Inspiration

Cognitive behavioral therapy (CBT) is a problem-focused psychotherapy treatment that teaches clients to identify and change unhelpful thinking patterns and behaviors. CBT has been successful in treating anxiety, depression, eating disorders, substance abuse disorders, marital problems, psychosis and personality disorders (Beck Institute for Cognitive Behavior Therapy, 2019).

CBT uses many different tools to help people change their thoughts and behavior. These include:

Changing thinking patterns. People are taught to recognize negative thoughts and replace them with more positive ones. This helps them think more realistically about situations.

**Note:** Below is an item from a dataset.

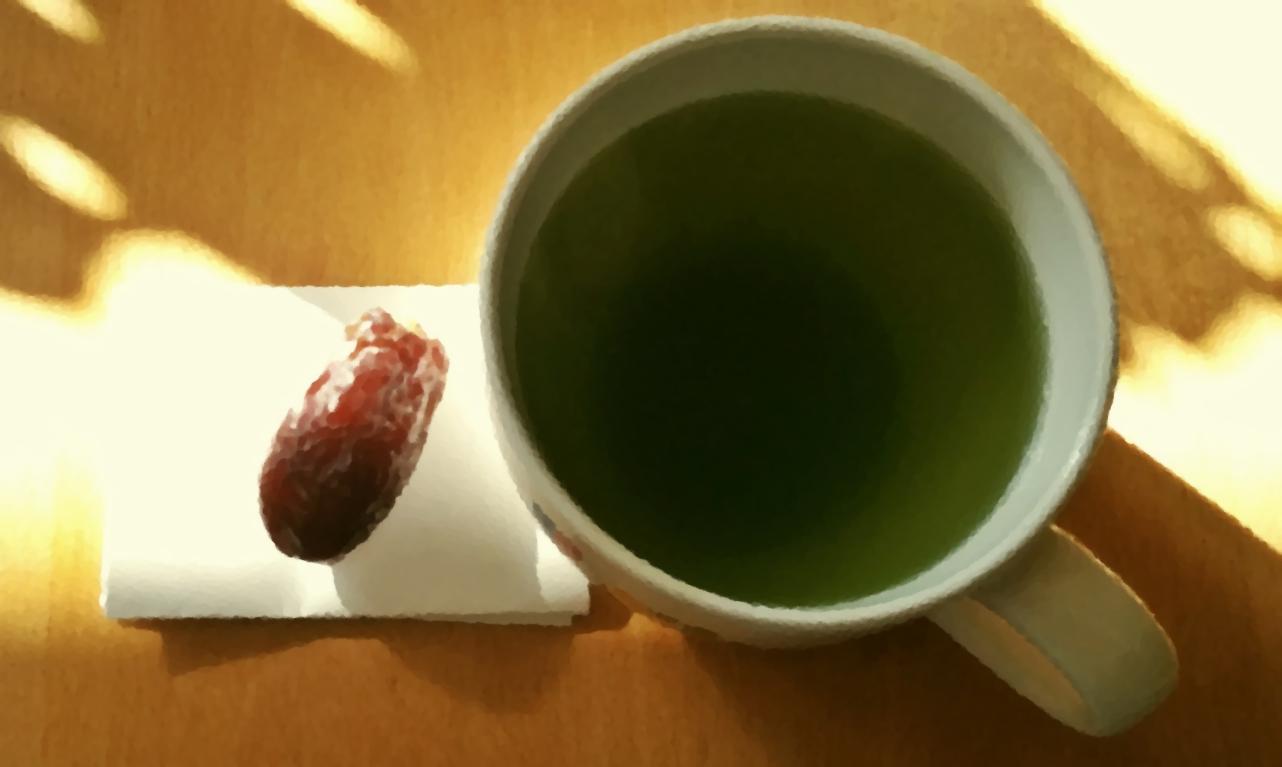 マグカップに入った緑茶とナツメヤシ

Monitoring daily activities. Clients keep track of all their daily activities and how they feel about them by using a diary or journal. They can then use this information to determine the situations that lead to their negative thoughts and feelings.

Problem-solving skills training. Clients are given skills training so they can solve problems on their own.

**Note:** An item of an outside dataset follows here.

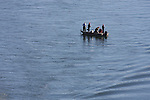 Fishermen in a boat on Lake Taneycomo below the Table Rock Dam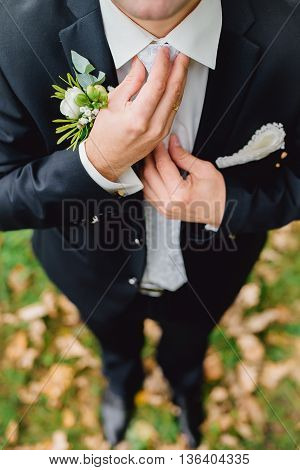 Groom is holding hands on the tie, wedding suit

Social skills training. Clients learn how to improve their communication skills and make friends more easily by practicing social interactions with each other in group therapy sessions (Beck Institute for Cognitive Behavior Therapy, 2019).

What it does

The rise of A. I can be seen in many fields and it had shown great results. so why not merge A. I with Cognitive Behavioral Therapy (CBT) and increase the access to mental healthcare especially In a country like India where we have very less regard for mental health also have very less mental health doctors.

The World Health Organization, in 2019, had estimated that 7.5% of Indians were affected by mental health disorders. This number would likely go up significantly because of the pandemic. In a country with a deep mental health crisis, and with only above two mental health beds for every 1,00,000 population, mental health social workers, therapists and counsellors become a significant bridge in community health.

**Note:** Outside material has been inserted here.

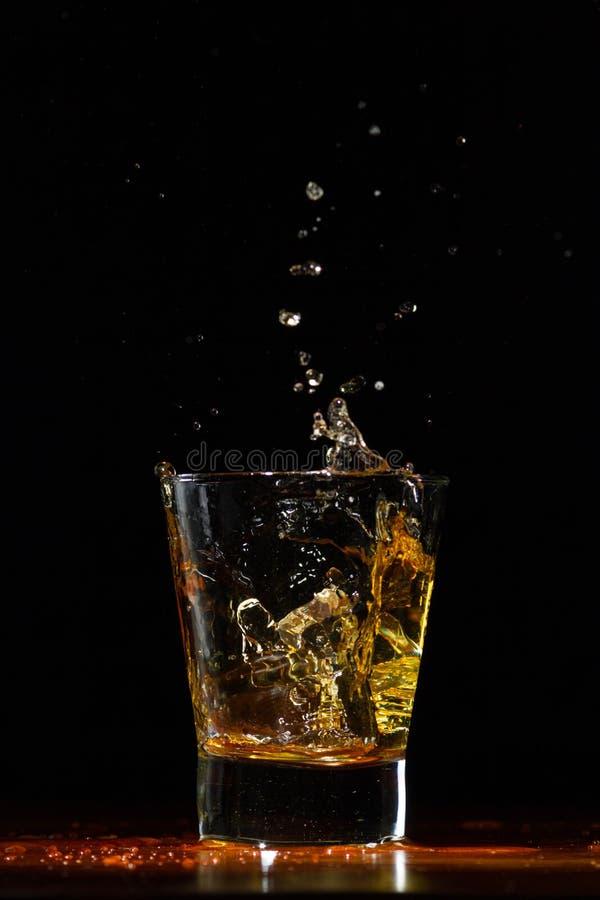 Chapoteo del whisky en vidrio en negro imagen de archivo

Using this kind of bot we can deploy these in mobile phones or websites and may be able to provide mental healthcare access in remote areas or to anybody who is ashamed of society to go to the doctor. Increasing awareness about mental health would be great and AISHIKA can help by making access more flexible.

How we built it

  1. I built up an intents JSON file that defines certain intentions that could occur during the interactions with our chatbot. Within this intents JSON file, alongside each intents tag and pattern, there will be responses. Libraries we are going to use are - json, string, random, nltk, numpy, wordnetlemmatizer, tensorflow.
  2. First we going to use Lemmatizer method - It helps understand the contextual meaning. Applying Bag of words - The bag-of-words model is commonly used in methods of document classification where the (frequency of) occurrence of each word is used as a feature for training a classifier Sequential Neural Net - A Sequential model is appropriate for a plain stack of layers where each layer has exactly one input tensor and one output tensor. We are going to use to 3 dense layer and two 2 dropout to reduce overfitting.

Challenges we ran into

One of the great challenges is to merge a chatbot with Cognitive Behavioral Therapy. So we need to learn a lot about this because what questions to ask is a great part of a CBT and especially which one to ask and then analyse the answer and return a well-matched response.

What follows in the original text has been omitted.